# [REQUEST 1]
Copy out the rows word for word, from the line containing "What camera distance" through the end of the rows, leaving out the pictures.
##### TEXT PROVIDED #####
Weighty matters for Biodiversity Net Gain

Ned Helme looks at a High Court judge’s recent guidance to decision-makers on weighing biodiversity net gain improvements.

As readers will know, statutory (mandatory) biodiversity net gain (“BNG”) for Town and Country Planning Act 1990 (“TCPA”) development went live on 12th February 2024[1] (with transitional provisions[2] and a temporary exemption for non-major development until 2nd April 2024[3]). However, there was a long run-up to this following the enactment of the Environment Act 2021 on 9th November 2021; and in the non-mandatory period, developers increasingly offered (and Councils increasingly expected) BNG to be secured. Yet decision makers have sometimes struggled in knowing how to weigh BNG in the planning balance, as the decisions in NRS Saredon Aggregates Ltd v Secretary of State for Levelling Up, Housing and Communities [2023] EWHC 2795 (Admin) and R (Weston Homes Plc) v Secretary of State for Levelling Up, Housing and Communities [2024] EWHC 2089 (Admin) make clear; and there is a risk of this continuing for applications and appeals subject to mandatory BNG.
#####
# [REQUEST 2]
Using the article on biodiversity net gain, decide whether each statement agrees with it. Answer yes or no, and quote the words that settle each one. (a) Statutory biodiversity net gain for Town and Country Planning Act 1990 development went live on 12th February 2024. (b) The Environment Act 2021 was enacted on 2nd April 2024. (c) A temporary exemption applied to major development until 2nd April 2024.
##### DATA SHOWN #####
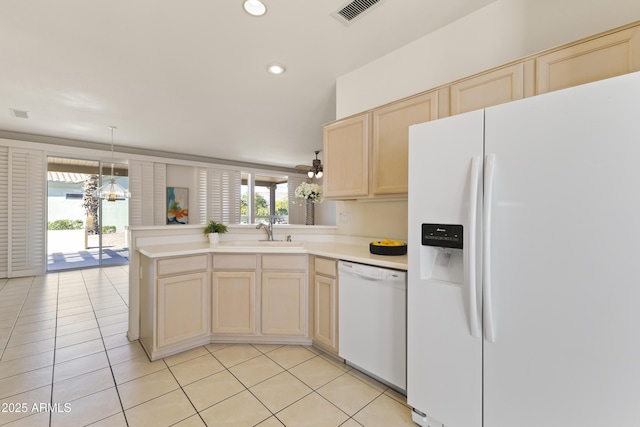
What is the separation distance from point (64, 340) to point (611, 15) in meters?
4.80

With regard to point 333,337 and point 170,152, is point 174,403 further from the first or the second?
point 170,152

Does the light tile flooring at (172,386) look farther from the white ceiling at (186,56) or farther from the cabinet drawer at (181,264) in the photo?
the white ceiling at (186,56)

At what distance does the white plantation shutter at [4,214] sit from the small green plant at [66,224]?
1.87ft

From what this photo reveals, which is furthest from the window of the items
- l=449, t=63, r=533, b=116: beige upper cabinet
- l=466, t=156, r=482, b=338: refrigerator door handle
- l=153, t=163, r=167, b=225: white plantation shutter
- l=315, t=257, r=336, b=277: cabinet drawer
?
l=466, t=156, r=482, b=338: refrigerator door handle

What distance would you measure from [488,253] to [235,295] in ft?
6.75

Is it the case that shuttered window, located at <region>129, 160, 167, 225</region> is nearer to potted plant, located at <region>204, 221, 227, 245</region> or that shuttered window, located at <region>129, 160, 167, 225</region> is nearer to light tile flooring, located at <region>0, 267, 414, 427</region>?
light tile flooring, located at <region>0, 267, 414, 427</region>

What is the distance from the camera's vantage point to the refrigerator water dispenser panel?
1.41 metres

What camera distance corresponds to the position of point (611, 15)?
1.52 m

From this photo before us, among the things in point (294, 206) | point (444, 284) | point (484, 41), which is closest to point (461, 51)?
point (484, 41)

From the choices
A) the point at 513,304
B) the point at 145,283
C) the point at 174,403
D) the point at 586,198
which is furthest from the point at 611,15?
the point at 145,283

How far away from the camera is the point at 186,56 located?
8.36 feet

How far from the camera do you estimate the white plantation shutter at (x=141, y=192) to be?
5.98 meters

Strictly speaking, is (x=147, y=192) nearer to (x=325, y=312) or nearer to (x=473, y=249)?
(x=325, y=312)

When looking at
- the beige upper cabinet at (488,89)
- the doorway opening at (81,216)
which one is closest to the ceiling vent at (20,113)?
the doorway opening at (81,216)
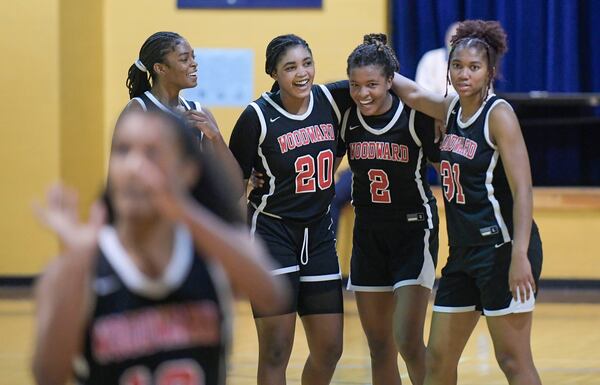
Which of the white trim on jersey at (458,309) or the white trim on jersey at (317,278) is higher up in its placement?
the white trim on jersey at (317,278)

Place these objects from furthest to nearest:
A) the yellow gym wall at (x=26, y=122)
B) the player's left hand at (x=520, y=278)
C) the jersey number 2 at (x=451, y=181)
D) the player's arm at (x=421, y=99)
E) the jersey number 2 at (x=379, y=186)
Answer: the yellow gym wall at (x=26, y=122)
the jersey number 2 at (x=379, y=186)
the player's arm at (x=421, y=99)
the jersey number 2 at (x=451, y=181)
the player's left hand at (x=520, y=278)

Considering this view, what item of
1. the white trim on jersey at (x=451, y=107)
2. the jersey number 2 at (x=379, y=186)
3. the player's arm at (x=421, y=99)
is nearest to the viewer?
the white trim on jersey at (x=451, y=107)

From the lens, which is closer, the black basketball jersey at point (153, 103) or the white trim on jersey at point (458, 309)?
#####
# [EXERCISE RESPONSE 1]
What camera distance corresponds to the position of point (611, 15)?
1.52 m

From this photo before us, among the things in point (294, 206) | point (444, 284) | point (484, 41), which is closest to point (461, 51)?
point (484, 41)

From the choices
A) the point at 513,304
B) the point at 145,283
C) the point at 174,403
D) the point at 586,198
which is furthest from the point at 611,15?
the point at 145,283

How far away from the camera is the point at 186,56 located?
8.36 feet

How far from the camera do you estimate the white plantation shutter at (x=141, y=192) to be?
5.98 meters

Strictly speaking, is (x=147, y=192) nearer to (x=325, y=312) or nearer to (x=473, y=249)?
(x=325, y=312)

When looking at
- the beige upper cabinet at (488,89)
- the doorway opening at (81,216)
which one is closest to the ceiling vent at (20,113)?
the doorway opening at (81,216)
Which of the white trim on jersey at (458,309) or the white trim on jersey at (317,278) is higher up in its placement?
the white trim on jersey at (317,278)

Place these objects from furthest to nearest:
A) the yellow gym wall at (x=26, y=122)
B) the player's left hand at (x=520, y=278)
C) the jersey number 2 at (x=451, y=181)
D) the player's arm at (x=421, y=99)
E) the jersey number 2 at (x=379, y=186)
Answer: the yellow gym wall at (x=26, y=122)
the jersey number 2 at (x=379, y=186)
the player's arm at (x=421, y=99)
the jersey number 2 at (x=451, y=181)
the player's left hand at (x=520, y=278)

Considering this view, what item of
1. the white trim on jersey at (x=451, y=107)
2. the jersey number 2 at (x=379, y=186)
3. the player's arm at (x=421, y=99)
is nearest to the viewer?
the white trim on jersey at (x=451, y=107)

From the lens, which is closer, the black basketball jersey at point (153, 103) or the white trim on jersey at point (458, 309)?

# [EXERCISE RESPONSE 2]
(a) Yes: "went live on 12th February 2024"
(b) No: "the enactment of the Environment Act 2021 on 9th November 2021"
(c) No: "a temporary exemption for non-major development until 2nd April 2024"